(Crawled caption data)
==========

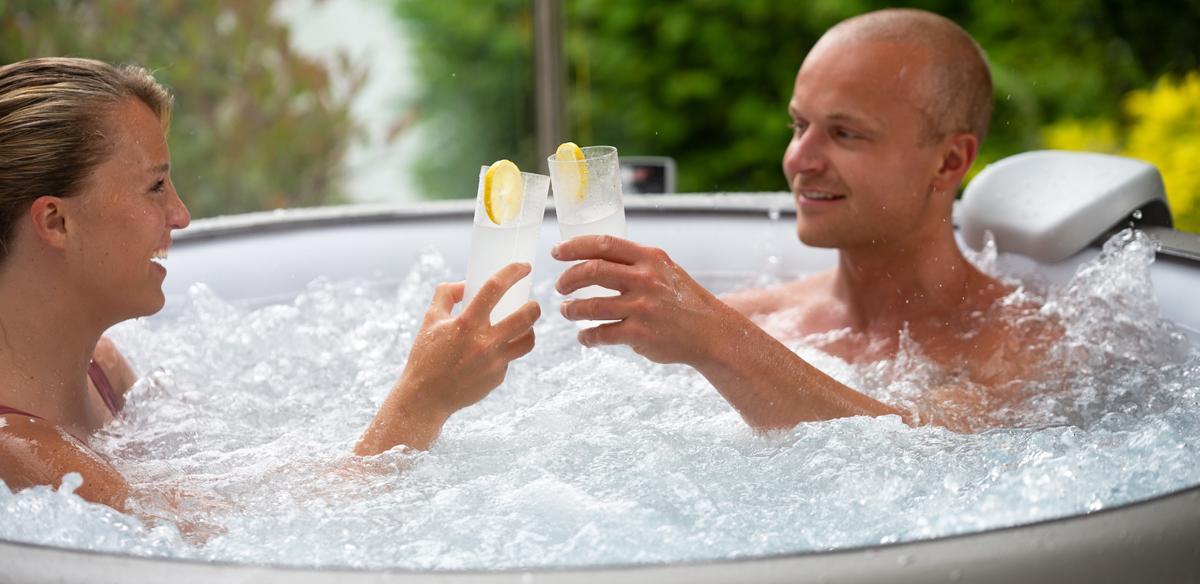 Hot Tub Summer Drinks: Lay-Z-Spa Mocktails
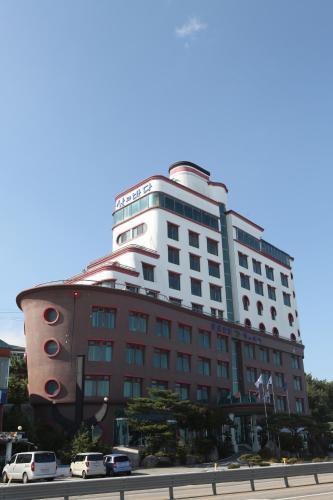 Benikea Hotel Mountain & Ocean Daepohang, 束草市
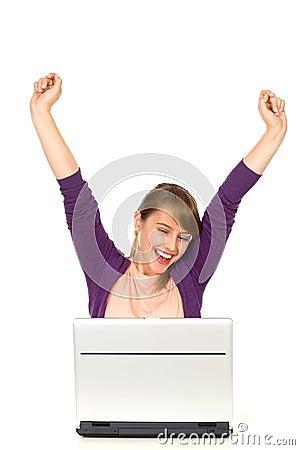 Opgewekte vrouw met laptop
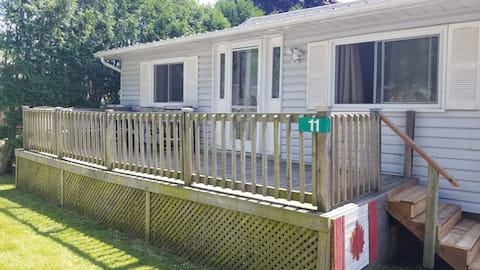 Welcome to Turkey Point Cottage! Relax, Fun, Beach
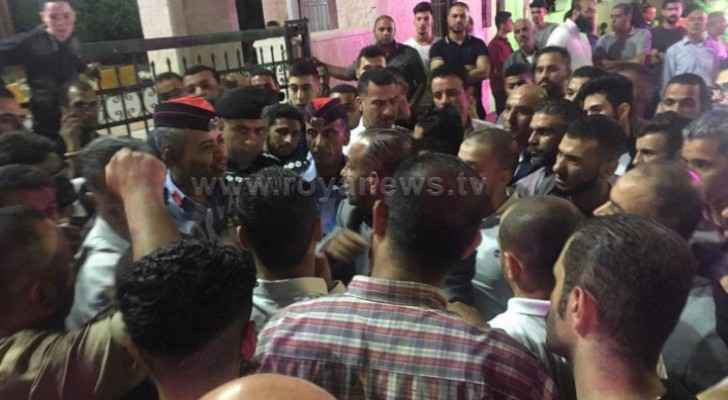 Relatives of young man stabbed to death in Irbid, carry out protest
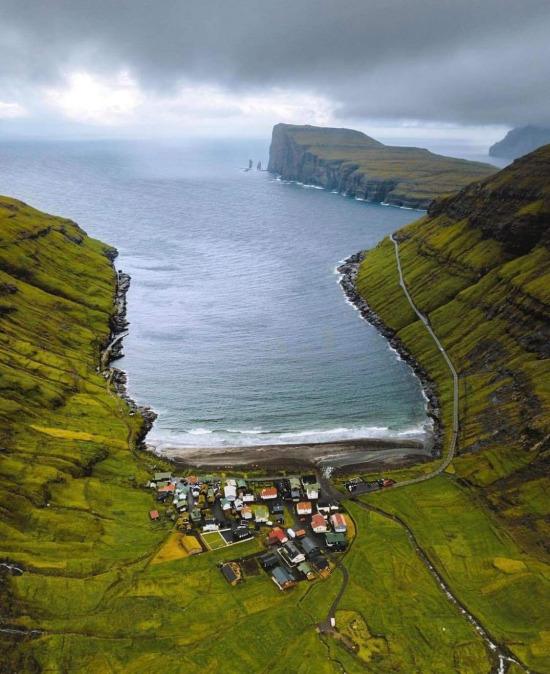 Faroe Adalarının en kuzeyinde bulunan, sadece 76 nüfuslu Tjornuvik köyü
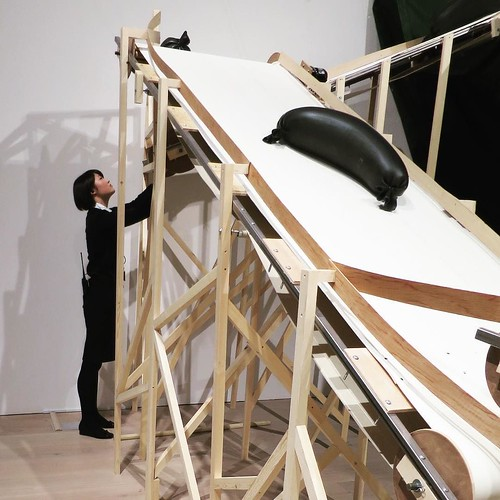 でもあまりにも不具合だらけであちこちで止まるので、美術館スタッフがひっきりなしに調整してた。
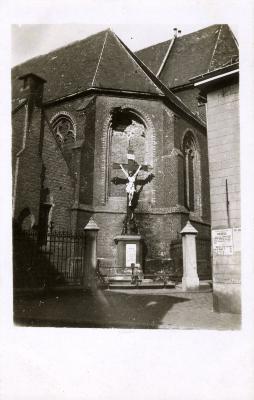 Kruisbeeld op het Sint-Michielsplein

==========

TO DO
Give the data above again, exactly and completely. No pictures go in.

FINISHED EXERCISE
 Hot Tub Summer Drinks: Lay-Z-Spa Mocktails
 Benikea Hotel Mountain & Ocean Daepohang, 束草市
 Opgewekte vrouw met laptop
 Welcome to Turkey Point Cottage! Relax, Fun, Beach
 Relatives of young man stabbed to death in Irbid, carry out protest
 Faroe Adalarının en kuzeyinde bulunan, sadece 76 nüfuslu Tjornuvik köyü
 でもあまりにも不具合だらけであちこちで止まるので、美術館スタッフがひっきりなしに調整してた。
 Kruisbeeld op het Sint-Michielsplein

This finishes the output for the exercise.